An EEA National will have 'permanent residence' if they can show that they have been in the UK as a 'qualified person' for a continuous period of five years or more.
A 'qualified person means they either:
- Were in 'genuine and effective' work, or
- Had 'retained worker status', or
- Were 'self sufficient' with comprehensive medical insurance, or
- Were a 'family member' of an EEA National with qualified status, or
- Were a 'jobseeker'
- Or a combination of the above.
For what these mean go to this page and follow the links.
A 'family member' of an EEA national can also use a period while they have been 'piggybacking' on the EEA National's qualifying 'Right to Reside' status - including self-sufficient status - to build up their own permanent residence, so that after five years of 'piggybacking' they will have acquired permanent residence status themselves.

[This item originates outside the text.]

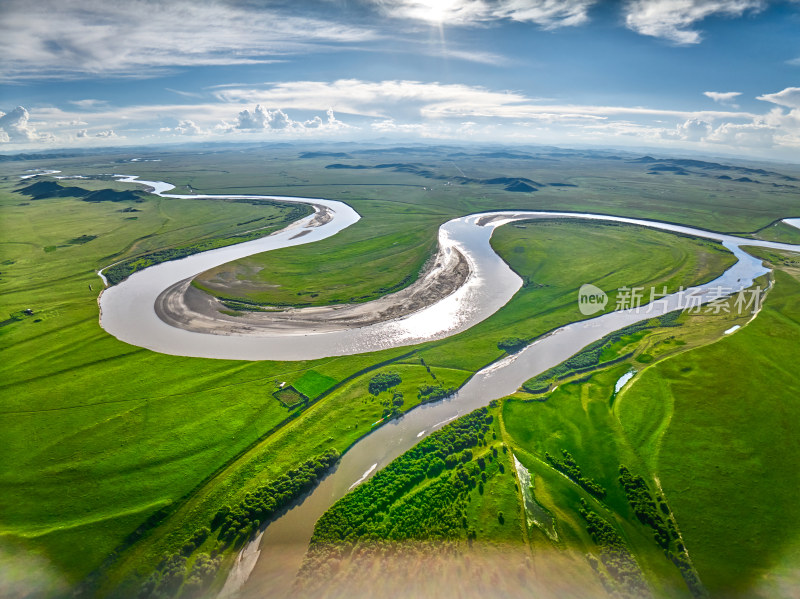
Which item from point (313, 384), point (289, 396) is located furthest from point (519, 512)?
point (289, 396)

So a claimant seeking to show they have acquired permanent residence status may need to prove that they, or their EEA relative, did have a qualifying right to reside as a self sufficient person with comprehensive sickness insurance for a period in the past.
Many individuals were incorrectly told that they did not qualify because they had no private sickness cover.
In fact, because of the CJEU ruling, they would have qualified (assuming they passed Test 1: self-sufficiency.)
Some immigration law experts believe that despite having left the EU, individuals who have been financially disadvantaged by being incorrectly denied self sufficiency status have a short window of opportunity to claim damages, so long as the facts on which the claim is based happened before 31 December 2020, and so long as the damages claim begins before 31 December 2022.
Anyone in this position needs to seek advice from a registered immigration adviser or lawyer.